With the Vaccine becoming more widely available and there being a light at the end of the tunnel, companies are now evaluating their 2021 and beyond workplace structures. A lot of the information and return to the workplace strategies that we outlined in the previous blogs linked above still apply now but with some twists. A couple of those twists being:
Vaccines – There has been a lot of discussion around companies mandating vaccines or not, with most companies outside of high risk industries choosing to not mandate vaccines. But what about bringing employees back to an office environment? Because OSHA requires employers to provide a safe and productive work environment, the question now is if companies should (or can) ask employees if they have been vaccinated. The short answer - yes, you can ask if employees have been vaccinated, and you can require proof as well.

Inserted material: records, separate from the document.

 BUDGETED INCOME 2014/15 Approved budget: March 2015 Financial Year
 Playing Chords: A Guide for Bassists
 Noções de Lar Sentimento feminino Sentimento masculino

The longer answer - when asking for proof, it is important to instruct employees to only provide proof of the vaccination and not any other medical information. Additionally, there needs to be considerations for possible accommodations to employees that do not get vaccinated or unable to get vaccinated due to a religious belief or a medical reason. An accommodation could be that they continue to work remotely or are required to wear a mask while onsite, as examples.
The Equal Employment Opportunity Commission (EEOC) has issued guidance around this here. Scroll to Section K for information related to specifically the Vaccine in the workplace.

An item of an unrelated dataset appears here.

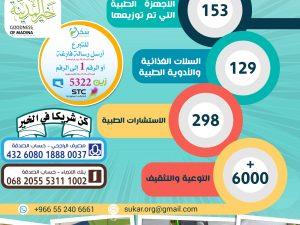 احصائية-web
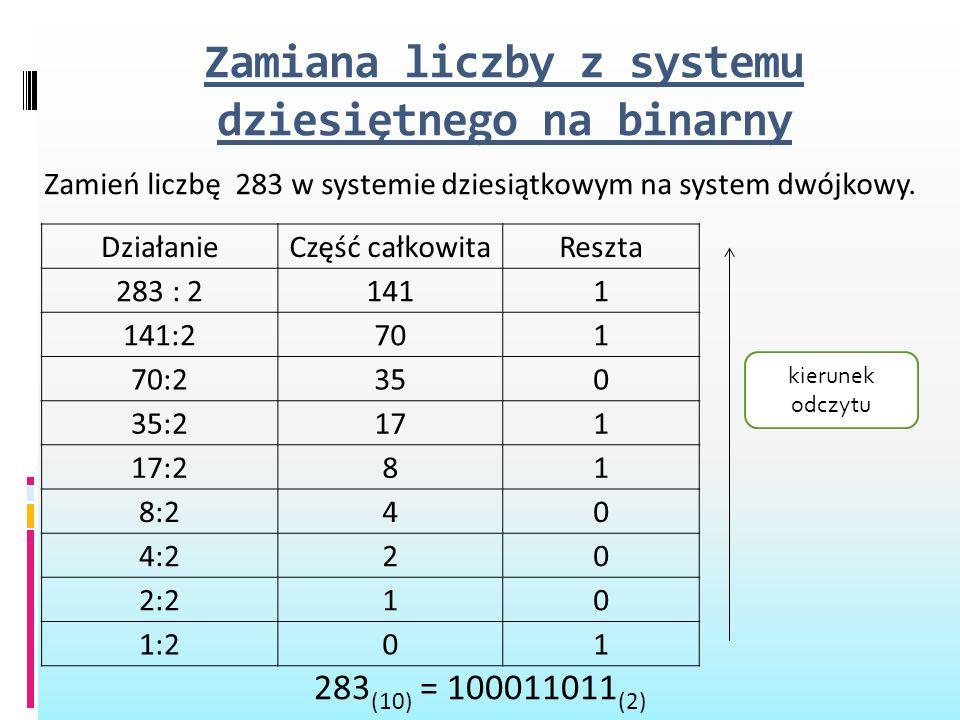 Dzielenie w systemie dwójkowy 110 - wynik dzielenia 1101 - dzielna 10 - przesunięty dzielnik 0101 - dzielna po pierwszym odejmowaniu przesuniętego dzielnika 10 - przesunięty dzielnik 0001 - dzielna po drugim odejmowaniu przesuniętego dzielnika 10 - dzielnik na swoim miejscu, odejmowanie niemożliwe 0001 - reszta z dzielenia 1101 (2) : 10 (2) = 110 (2) i resztę 1 (2)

A couple of things to keep in mind here – just because you CAN ask if employees have been vaccinated, doesn’t mean you should. Ask why you would be requesting this information and for what reason. Because you can’t treat vaccinated and unvaccinated people differently and if it isn’t mandatory to be vaccinated, it is probably best to not gather that information and ensure that your workplace is continuing all safety protocols related to Covid.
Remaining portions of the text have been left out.